Hyunjin’s apartment. Late evening. You haven’t seen him in weeks—not since the fight, not since the silence. You told yourself you’d never come back. You lied.
⸻
You shouldn’t have knocked. But your hand moved before your heart could argue.
The door opened like it had been waiting. And there he was.
Hwang Hyunjin. Barefoot, hoodie hanging low on his frame, jaw sharper than you remembered, like he hadn’t been sleeping. His eyes met yours—and everything that had been building for weeks slammed into the space between you.
You didn’t speak and neither did he.
Until—
“You came,” he said quietly. You hated how soft his voice sounded. So damn hopeful.
“I shouldn’t have,” you hissed, brushing past him, heart in your throat. Your heels echoed across his floor almost too loudly. “You told me not to.”
“And yet…” He closed the door, leaning against it like it was the only thing keeping him from falling apart.
Silence. Heavy. Thick with everything unsaid. You stared out the window. Heavy rain, your hair still damp from it, your own reflection, tired and tense.
“You think this is easy for me?” you said suddenly, turning toward him. “Seeing you everywhere—hearing your voice in fucking commercials, pretending I don’t remember how you feel?”
He stepped forward, jaw clenched. “So don’t pretend.”
You laughed bitterly. “It’s not that simple.”
“Goddamn it, it is, and you know it.” His voice cracked, his hands flying into his hair.
“You walk in here like you don’t care, like you’re over it—and yet here you are, looking at me like you’re begging me to touch you.”
You shook your head, backing away. “Don’t. Don’t do that.”
“Do what?” he growled, voice low and dangerous. “Call you out? Tell the truth?”
He stalked toward you—slow, calculated, furious. “You think I haven’t tried to forget you? I’ve been in rooms full of people, and none of them are you.”

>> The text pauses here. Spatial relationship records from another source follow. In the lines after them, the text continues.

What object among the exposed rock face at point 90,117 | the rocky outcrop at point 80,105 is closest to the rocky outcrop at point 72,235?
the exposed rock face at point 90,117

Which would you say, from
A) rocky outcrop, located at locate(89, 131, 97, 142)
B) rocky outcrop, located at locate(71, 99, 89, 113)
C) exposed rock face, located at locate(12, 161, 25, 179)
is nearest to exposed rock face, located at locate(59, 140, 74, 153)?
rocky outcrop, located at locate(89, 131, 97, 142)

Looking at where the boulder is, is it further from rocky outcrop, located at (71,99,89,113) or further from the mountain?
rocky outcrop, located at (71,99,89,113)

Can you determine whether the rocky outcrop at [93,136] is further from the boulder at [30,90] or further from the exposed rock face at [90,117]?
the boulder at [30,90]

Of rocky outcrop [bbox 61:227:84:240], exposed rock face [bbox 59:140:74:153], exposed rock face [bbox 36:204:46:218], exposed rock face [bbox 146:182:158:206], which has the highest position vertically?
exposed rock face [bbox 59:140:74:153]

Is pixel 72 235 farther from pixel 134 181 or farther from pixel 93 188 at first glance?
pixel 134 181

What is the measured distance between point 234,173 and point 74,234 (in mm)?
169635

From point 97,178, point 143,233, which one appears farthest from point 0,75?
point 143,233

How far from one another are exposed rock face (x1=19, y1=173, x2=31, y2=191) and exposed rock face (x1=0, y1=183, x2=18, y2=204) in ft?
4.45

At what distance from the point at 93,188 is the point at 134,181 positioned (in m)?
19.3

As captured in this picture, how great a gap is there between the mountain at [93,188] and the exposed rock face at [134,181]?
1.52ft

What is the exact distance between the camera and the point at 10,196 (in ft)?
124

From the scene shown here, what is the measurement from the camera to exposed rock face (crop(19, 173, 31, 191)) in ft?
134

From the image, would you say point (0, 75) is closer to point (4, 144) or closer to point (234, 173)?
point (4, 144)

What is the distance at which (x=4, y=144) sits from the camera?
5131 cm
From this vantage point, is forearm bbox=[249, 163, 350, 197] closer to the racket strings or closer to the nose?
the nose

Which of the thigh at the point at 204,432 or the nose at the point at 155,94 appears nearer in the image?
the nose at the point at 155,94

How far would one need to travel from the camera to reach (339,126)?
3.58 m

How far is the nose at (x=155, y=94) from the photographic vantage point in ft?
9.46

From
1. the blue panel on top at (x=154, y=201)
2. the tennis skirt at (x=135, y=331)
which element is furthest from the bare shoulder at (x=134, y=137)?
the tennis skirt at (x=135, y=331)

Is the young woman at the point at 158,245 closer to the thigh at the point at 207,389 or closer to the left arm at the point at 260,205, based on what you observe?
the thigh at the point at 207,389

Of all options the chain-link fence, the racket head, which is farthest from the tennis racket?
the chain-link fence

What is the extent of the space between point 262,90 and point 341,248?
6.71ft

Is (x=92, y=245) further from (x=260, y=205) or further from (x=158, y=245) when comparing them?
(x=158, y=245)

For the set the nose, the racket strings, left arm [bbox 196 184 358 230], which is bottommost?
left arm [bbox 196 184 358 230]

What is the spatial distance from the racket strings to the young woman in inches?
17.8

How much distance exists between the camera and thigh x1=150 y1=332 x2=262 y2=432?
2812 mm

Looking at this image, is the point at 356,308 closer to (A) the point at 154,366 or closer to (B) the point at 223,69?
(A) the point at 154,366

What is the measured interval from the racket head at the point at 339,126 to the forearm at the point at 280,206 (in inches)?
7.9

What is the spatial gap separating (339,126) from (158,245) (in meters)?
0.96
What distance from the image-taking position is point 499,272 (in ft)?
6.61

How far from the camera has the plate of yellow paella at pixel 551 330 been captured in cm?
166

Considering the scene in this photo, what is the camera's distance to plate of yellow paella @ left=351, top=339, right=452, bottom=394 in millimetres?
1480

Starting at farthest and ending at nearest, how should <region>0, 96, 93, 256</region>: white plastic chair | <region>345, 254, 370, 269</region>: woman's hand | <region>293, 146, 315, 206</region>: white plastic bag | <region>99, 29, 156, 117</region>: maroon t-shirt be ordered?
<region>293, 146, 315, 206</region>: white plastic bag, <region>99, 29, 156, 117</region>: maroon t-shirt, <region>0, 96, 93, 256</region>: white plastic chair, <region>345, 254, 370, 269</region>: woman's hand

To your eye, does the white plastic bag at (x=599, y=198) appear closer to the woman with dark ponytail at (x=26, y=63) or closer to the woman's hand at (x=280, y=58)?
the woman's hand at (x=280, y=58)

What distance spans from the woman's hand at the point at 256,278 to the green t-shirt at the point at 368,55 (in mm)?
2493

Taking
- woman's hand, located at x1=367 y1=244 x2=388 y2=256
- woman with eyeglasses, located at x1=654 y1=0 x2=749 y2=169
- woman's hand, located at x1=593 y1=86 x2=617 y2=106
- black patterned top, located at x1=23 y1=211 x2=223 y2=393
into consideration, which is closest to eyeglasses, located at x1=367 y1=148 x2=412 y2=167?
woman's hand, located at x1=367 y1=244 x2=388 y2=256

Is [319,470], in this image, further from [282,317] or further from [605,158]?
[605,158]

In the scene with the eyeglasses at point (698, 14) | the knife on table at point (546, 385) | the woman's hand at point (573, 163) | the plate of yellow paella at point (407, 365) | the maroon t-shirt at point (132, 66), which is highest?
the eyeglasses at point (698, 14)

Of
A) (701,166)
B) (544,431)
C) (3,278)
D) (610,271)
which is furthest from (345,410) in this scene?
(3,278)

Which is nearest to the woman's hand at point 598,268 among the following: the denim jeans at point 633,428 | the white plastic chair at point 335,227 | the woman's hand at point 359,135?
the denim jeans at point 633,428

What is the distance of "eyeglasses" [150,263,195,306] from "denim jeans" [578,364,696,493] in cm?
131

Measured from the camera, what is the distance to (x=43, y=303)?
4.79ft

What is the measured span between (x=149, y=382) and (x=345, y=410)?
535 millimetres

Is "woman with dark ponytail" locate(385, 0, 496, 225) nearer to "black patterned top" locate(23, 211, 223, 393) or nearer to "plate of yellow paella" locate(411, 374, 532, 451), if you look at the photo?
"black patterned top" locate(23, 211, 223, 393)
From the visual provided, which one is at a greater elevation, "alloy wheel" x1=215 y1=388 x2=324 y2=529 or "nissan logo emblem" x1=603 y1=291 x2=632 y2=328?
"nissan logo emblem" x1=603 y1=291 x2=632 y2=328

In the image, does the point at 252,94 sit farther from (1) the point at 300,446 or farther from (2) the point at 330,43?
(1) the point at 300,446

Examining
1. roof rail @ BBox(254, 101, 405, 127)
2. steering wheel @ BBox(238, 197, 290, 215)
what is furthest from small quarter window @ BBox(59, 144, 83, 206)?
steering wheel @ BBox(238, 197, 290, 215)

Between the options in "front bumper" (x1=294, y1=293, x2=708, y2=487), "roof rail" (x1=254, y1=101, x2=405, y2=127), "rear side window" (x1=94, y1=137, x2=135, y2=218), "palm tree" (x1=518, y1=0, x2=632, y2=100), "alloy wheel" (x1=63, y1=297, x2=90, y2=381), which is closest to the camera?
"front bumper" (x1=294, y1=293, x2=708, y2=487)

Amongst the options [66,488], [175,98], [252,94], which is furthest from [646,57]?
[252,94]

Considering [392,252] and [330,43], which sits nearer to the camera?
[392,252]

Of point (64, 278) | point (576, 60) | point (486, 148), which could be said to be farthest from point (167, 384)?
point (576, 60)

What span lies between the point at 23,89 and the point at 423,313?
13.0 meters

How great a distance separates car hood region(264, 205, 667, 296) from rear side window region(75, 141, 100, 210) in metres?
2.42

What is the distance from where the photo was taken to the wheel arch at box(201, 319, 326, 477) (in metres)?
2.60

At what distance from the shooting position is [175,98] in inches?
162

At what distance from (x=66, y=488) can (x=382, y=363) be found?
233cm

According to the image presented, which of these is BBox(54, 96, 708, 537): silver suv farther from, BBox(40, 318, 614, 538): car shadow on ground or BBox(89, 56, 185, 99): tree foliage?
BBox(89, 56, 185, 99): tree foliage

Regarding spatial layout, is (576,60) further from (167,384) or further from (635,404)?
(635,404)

Your back hit the wall. He was inches from you now, breath hot, hands trembling, but not touching. Not yet.
“Say it,” he whispered. “Say you don’t want me.”
You didn’t. You simply couldn’t. So you said nothing.
And he laughed—broken, angry, wrecked. “That’s what I thought.”
His hand slammed the wall beside your head, but not out of rage—out of desperation. The kind you only feel when someone has lived under your skin for too long.
“I hate you for this,” you whispered, eyes burning. “For still having this effect on me.”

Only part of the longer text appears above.